YOUR TASK = Report every line in the records below that contains the string "epoch", where upper and lower case must match.

[Start MATERIAL PROVIDED]

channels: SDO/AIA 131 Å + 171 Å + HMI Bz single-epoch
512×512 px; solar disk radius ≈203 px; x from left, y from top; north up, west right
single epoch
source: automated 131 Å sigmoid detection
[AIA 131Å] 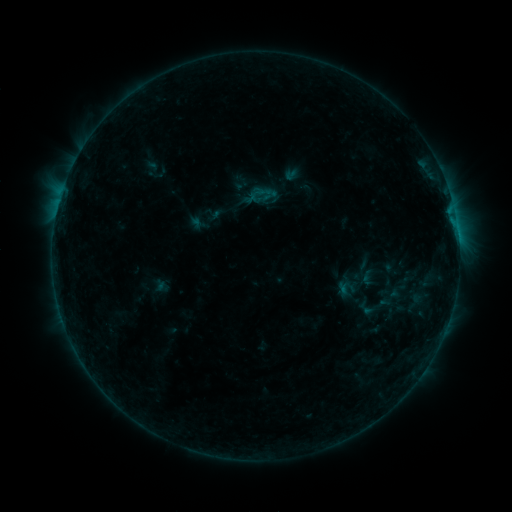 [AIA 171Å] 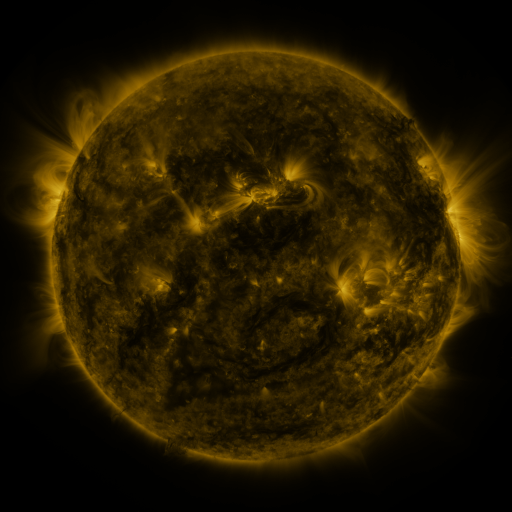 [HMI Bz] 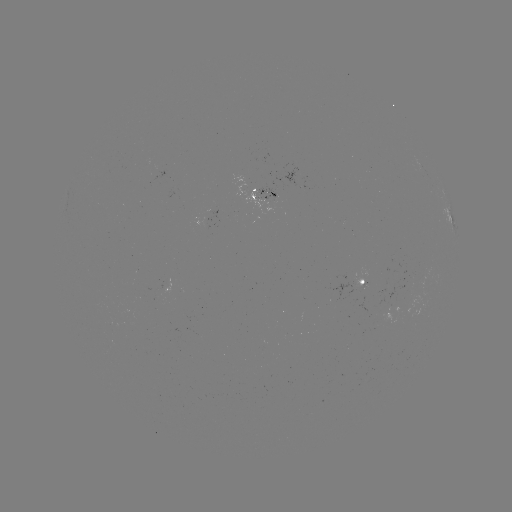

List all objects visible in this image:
sigmoid: (356, 298, 374, 318)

[End MATERIAL PROVIDED]

OUTPUT OF THE EXERCISE =
channels: SDO/AIA 131 Å + 171 Å + HMI Bz single-epoch
single epoch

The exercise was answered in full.